Jozef werd uit de kerker gehaald en kon de farao inderdaad uitleg geven: op zeven vette jaren zouden zeven magere jaren van wereldwijde hongersnood volgen, en de vorst zou er verstandig aan doen grote graanvoorraden aan te leggen.
Jozef werd daarop tot onderkoning van Egypte benoemd met de opdracht hier zorg voor te dragen.
Hij huwde met de Egyptische Asnat.

De voorraden die Jozef beheerde lokten zijn broers uit het hongerende Kanaän naar de Nijl.
Alleen Benjamin, Jakobs jongste en nu meestgeliefde zoon, bleef thuis.
Jozef, die bij de ontvangst van zijn broers niet herkend werd, was diep ontroerd maar stelde hen toch herhaaldelijk op de proef.
Door hen af te luisteren bemerkte hij dat zij hun beproevingen toeschreven aan de schuld die ze met hun optreden jegens hun broer Jozef over zichzelf hadden afgeroepen.
De ene keer nam hij Simeon in gijzeling; een andere keer dwong hij af dat Benjamin bij een volgend bezoek zou worden meegebracht; tenslotte liet hij in Benjamins korenzak zijn eigen drinkbeker verstoppen om de jongste broer voor een dief te laten doorgaan, die in Egypte zou moeten achterblijven.
Toen de oudere broers jammerden dat hun oude vader dit niet zou overleven, was Jozef zichzelf niet langer meester en onthulde hij zijn identiteit.
Jakob trok op het horen van deze berichten met heel zijn familie naar Egypte, waar hij zich in het hem toegewezen land Gosen vestigde.

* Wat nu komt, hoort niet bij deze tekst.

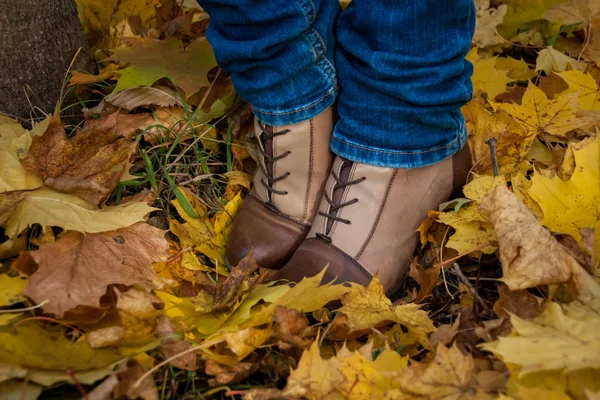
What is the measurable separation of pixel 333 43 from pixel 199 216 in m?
0.47

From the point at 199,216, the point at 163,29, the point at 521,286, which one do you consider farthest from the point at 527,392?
the point at 163,29

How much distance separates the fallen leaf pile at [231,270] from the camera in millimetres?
777

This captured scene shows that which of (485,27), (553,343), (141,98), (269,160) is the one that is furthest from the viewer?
(485,27)

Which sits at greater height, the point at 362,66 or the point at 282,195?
the point at 362,66

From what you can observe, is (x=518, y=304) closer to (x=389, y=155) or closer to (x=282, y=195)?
(x=389, y=155)

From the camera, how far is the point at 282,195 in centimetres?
118

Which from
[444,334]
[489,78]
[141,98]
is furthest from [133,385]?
[489,78]

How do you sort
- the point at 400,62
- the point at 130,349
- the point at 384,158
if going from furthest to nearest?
1. the point at 384,158
2. the point at 400,62
3. the point at 130,349

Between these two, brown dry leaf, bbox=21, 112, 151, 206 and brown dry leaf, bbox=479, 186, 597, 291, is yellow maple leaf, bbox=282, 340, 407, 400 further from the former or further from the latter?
brown dry leaf, bbox=21, 112, 151, 206

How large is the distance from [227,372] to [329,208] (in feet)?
1.36

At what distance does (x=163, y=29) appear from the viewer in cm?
156

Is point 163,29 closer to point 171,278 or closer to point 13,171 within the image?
point 13,171

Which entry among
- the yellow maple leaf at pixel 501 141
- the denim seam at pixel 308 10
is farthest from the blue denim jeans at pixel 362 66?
the yellow maple leaf at pixel 501 141

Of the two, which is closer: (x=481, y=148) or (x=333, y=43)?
(x=333, y=43)
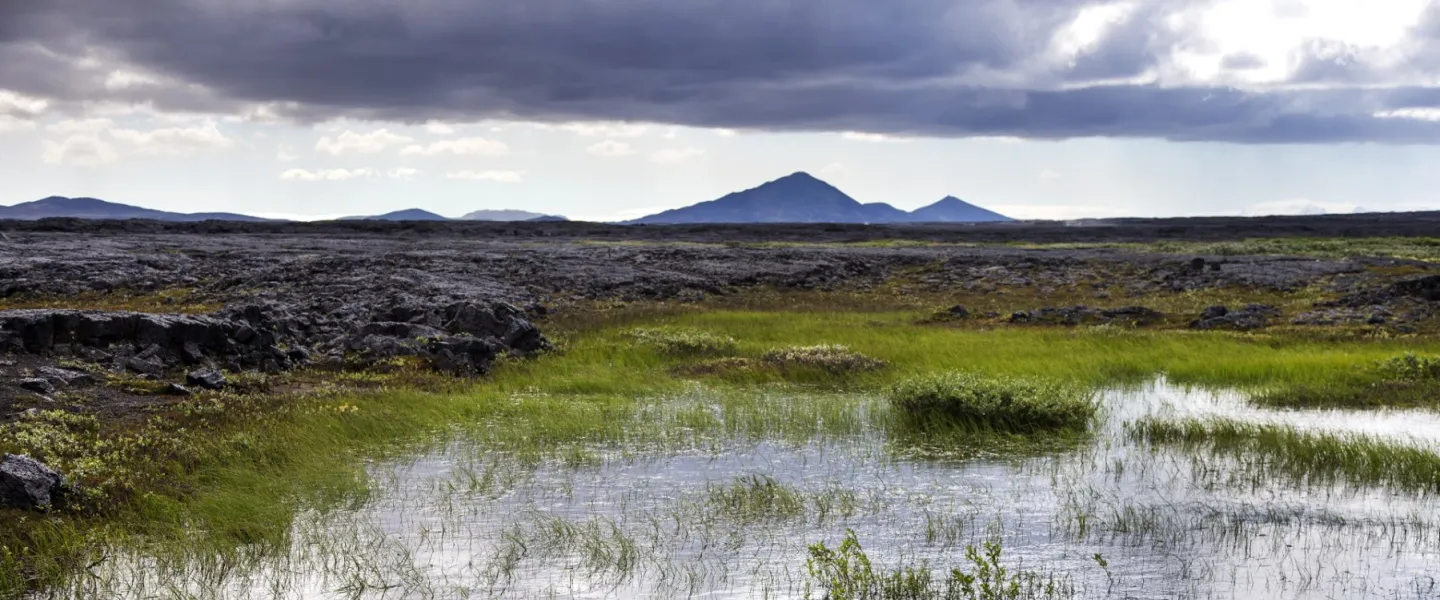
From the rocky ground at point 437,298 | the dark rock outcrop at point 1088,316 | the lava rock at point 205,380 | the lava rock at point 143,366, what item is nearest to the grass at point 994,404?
the rocky ground at point 437,298

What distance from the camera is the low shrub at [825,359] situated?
26.3m

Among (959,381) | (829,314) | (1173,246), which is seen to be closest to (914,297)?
(829,314)

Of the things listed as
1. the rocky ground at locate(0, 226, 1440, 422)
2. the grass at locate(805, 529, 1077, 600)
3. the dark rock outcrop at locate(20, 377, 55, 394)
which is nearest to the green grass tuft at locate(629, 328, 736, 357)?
the rocky ground at locate(0, 226, 1440, 422)

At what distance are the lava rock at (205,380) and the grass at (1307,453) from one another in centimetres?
1767

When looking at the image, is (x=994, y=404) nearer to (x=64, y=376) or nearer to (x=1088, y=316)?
(x=64, y=376)

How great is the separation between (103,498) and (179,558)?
2.54 meters

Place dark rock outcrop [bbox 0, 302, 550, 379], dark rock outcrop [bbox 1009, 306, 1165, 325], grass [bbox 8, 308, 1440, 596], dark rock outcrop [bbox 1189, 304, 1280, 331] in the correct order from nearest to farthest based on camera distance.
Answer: grass [bbox 8, 308, 1440, 596], dark rock outcrop [bbox 0, 302, 550, 379], dark rock outcrop [bbox 1189, 304, 1280, 331], dark rock outcrop [bbox 1009, 306, 1165, 325]

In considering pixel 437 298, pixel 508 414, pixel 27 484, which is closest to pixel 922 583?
pixel 27 484

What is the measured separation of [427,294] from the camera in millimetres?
40688

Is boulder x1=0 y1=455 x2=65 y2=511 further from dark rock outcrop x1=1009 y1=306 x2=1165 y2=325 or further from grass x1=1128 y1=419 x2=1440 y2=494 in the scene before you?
dark rock outcrop x1=1009 y1=306 x2=1165 y2=325

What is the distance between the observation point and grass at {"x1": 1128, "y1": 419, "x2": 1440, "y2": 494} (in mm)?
15141

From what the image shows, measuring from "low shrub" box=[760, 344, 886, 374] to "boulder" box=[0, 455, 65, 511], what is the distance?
16.6m

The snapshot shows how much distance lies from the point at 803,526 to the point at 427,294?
30.4 metres

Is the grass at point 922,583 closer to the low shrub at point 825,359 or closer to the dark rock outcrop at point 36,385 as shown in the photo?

Toen Jakob zijn einde voelde naderen zegende hij de in Egypte geboren zonen van Jozef, Efraïm en Manasse, die voortaan tot de twaalf stammen van Israël gerekend zouden worden.
Hij bevoordeelde echter daarbij tegen de gebruiken in de jongste zoon Efraïm, op wie hij zijn rechterhand legde.
Jakob werd begraven in Kanaän, bij het graf van Abraham.
Jozef werd na zijn overlijden in Egypte gebalsemd in een sarcofaag bijgelegd.

Hervertellingen

De Jozef-cyclus is een van de meest bekende verhalen uit de bijbel en heeft eeuwenlang de mensen aangesproken en ontroerd, hetgeen heeft geleid tot vele hervertellingen, in boekvorm of als toneelstuk.
Deze verschillen nogal van elkaar in toon en benadering.
  • Flavius Josephus Joodse Geschiedenis, Boek II, 7-200 (met soms naar zijn tijd 'gemoderniseerde' afwijkende details)
  • Joost van den Vondel Jozef-trilogie
    Sophompaneas of Jozef in ’t hof (1635)
    Jozef in Dotan (1640)
    Jozef in Egypte (1640)
  • Thomas Mann Joseph und seine Brüder (lijvig vierdelig epos uit 1933-43)
  • Nico ter Linden - Het verhaal gaat ... , deel 1 (Amsterdam 1996), p. 151-200 (gebaseerd op gehouden preken van hem en anderen)
  • Guus Kuijer - De Bijbel voor ongelovigen - Het begin Genesis (Amsterdam 2016), p. 200-283 (verteld vanuit het perspectief van Jozefs jongere broer Benjamin)

Typologie

In de christelijke verkondiging en iconografie werd Jozef zeer vaak christologisch geduid.
De tragische lotgevallen en de daaropvolgende verheffing werden verstaan als type voor Jezus' lijden, dood en verrijzenis.
Moralisten grepen Jozefs voorbeeldige gedrag aan om ethische idealen voor te houden.
Vooral zijn weigering om in te gaan op de avances van de vrouw van Potifar bij wie hij in dienst was, sprak tot de verbeelding.
Deze scène is te lezen op de pagina over twee werken van Rembrandt.
In de kerken van het christelijke Oosten wordt Jozef als een heilige vereerd en heeft hij zijn eigen feestdag op 11 december.

Verbeeld

De Jozef-cyclus behoort tot een van de vaakst uitgebeelde uit het Eerste Testament.
De vroegste christelijke afbeeldingen dateren uit de vierde eeuw: op een Romeinse sarcofaag, in de catacombe aan de Via Latina in Rome en op een reliekdoos in Milaan.
Als 'christelijke' heilige krijgt hij attributen die refereren aan zijn dromen of die van de farao: zeven aren / koeien, buigende korenschoven / sterren.